I’m fascinated by this artist’s uniquely grotesque and surreal work. I chose to feature this particular painting because I love the way she presents an idea I’d never thought of before in a way that strikes me as both new and reminiscent. Like Sir Isaac Newton meets Jonathan Swift meets Salvador Dali meets Judy Blume. When I saw it for the first time, I nodded feverishly and smiled really big and did that high-pitched laugh I tend to do when I’m genuinely startled by something. It was a moment when I felt a connection to someone else’s ideas and a certain commiseration with my interpretation of her intentions. There are certainly more colorful and provocative pieces amongst her collections, so many good ones that I considered posting three or four, including a decapitated boy, little girls performing a surgery, a man eating his own chest, wooden teeth, blindfolded white men, a living headless dog, bourgeoisie partying, and the autopsy of Michael Jackson. If you’re interested in seeing more of her stuff you can go here.

Currently, I’m listening to a band called Dungen. They sound like an experimental rollercoaster operated by a bashful, psychedelic, melodious conductor who whistles and stomps his feet. There’s strings and pianos and guitars and drums and flutes and fiddles; one track even has a saxophone. Plus, all the lyrics are in Swedish. They are here.

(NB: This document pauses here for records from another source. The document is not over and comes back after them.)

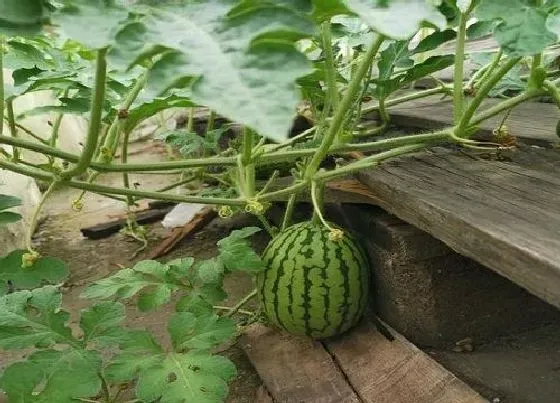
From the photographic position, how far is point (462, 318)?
57.2 inches

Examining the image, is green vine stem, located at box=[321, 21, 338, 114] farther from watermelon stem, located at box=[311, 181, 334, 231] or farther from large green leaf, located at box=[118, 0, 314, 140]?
large green leaf, located at box=[118, 0, 314, 140]

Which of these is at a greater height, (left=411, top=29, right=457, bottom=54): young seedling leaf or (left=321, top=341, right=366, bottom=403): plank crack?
(left=411, top=29, right=457, bottom=54): young seedling leaf

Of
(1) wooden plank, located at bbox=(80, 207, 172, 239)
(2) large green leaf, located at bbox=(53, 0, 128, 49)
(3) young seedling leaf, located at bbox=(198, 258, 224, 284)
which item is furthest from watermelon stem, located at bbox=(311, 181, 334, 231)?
(1) wooden plank, located at bbox=(80, 207, 172, 239)

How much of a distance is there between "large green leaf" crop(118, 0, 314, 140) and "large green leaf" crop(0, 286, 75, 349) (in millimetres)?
736

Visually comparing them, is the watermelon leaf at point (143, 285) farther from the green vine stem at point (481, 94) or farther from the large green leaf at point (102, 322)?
the green vine stem at point (481, 94)

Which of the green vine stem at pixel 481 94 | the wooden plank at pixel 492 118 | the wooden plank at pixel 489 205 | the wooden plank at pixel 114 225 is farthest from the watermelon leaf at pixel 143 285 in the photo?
the wooden plank at pixel 114 225

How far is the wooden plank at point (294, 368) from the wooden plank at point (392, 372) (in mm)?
29

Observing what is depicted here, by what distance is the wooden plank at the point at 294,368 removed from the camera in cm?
129

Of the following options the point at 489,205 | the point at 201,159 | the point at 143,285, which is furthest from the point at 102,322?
the point at 489,205

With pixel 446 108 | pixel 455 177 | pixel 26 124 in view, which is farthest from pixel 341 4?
pixel 26 124

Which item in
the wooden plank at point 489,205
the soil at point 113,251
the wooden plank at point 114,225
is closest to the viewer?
the wooden plank at point 489,205

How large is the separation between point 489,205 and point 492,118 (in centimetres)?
60

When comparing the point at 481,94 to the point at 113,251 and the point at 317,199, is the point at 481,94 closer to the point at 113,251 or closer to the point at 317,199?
the point at 317,199

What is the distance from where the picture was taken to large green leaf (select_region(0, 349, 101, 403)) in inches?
42.5
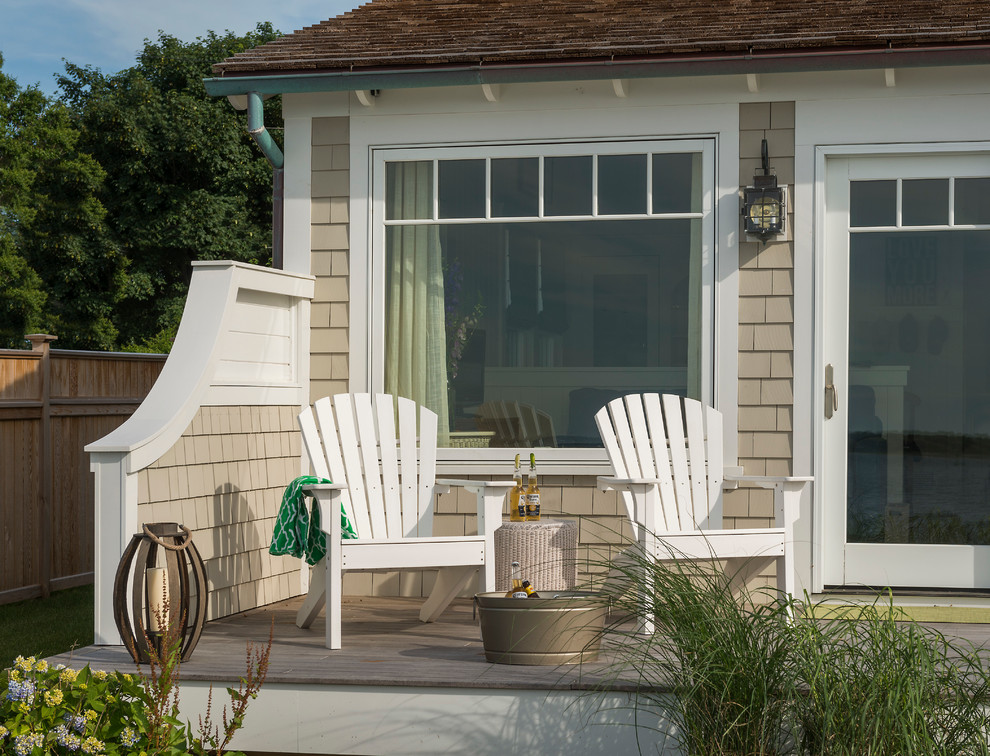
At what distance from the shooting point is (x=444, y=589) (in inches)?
174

ps - first blog milestone: 1,000 hits

Friday, February 03, 2006


I cleared a spot off one of my bookshelves for my brother’s kitty, Miike. She seems to enjoy the perch. In this shot she’s checking out that box set of Henry Miller there by her feet. If she’s anything like me, she liked Black Spring more than either of those two famous Tropics. Usually she doesn’t talk much about literature, but this afternoon while I flipped through Ander Monson’s Vacationland, she curled up on my lap and encouraged me to read aloud.

The cats trail like wedding bands
behind the boys who sell what they call
spare blood in jars and their compelling
stories of salt and postage.
We spend recent evenings in complacence
and ambivalence, not worrying the season out
but enduring its remainder.

-from Monson’s poem “Things Are Not As Bad As They Seem”

Thursday, February 02, 2006




If I were to affect my best Kanye West-like cockiness, I think my own novel is shaping up to be a pretty handsome little statue. I’m thrilled about the way it’s playing out. I think the fact that my brother and K. and I have been obsessively watching episode after episode of Lost has helped. I’ve been paying close attention to the structure: how J.J. Abrams and company juggle the separate storylines, how they weave back and forth and interconnect, how they build suspense and create compassion for the characters. Then I go and try to reshape my novel in similar ways. Believe me, aside from the seemingly leisurely aspect of watching countless episodes of a television show, it’s an excellent learning tool. In honesty, it beats a lot of writing workshops I’ve had in my life. Once, someone asked me if I got an awful lot out of film school. I told him, “No, I learned more from watching director commentaries on laserdisks and dvds than I ever learned in film school.” I must confess, I get more out of grad school now than I ever did as an undergrad, but I still get a lot out of deconstructing visuals.

Wednesday, February 01, 2006



I rarely splurge, but in the last few days I’ve gone nutty. Here are the books of poetry I’ve just purchased:

Dean Young - Elegy On Toy Piano
Ander Monson - Vacationland
Joyelle McSweeney - The Red Bird
Lawrence Ferlinghetti - A Coney Island of the Mind
James Tate - Worshipful Company of Fletchers
Joseph Campana - The Book of Faces
John Berryman - The Dream Songs

These should keep me occupied for a while.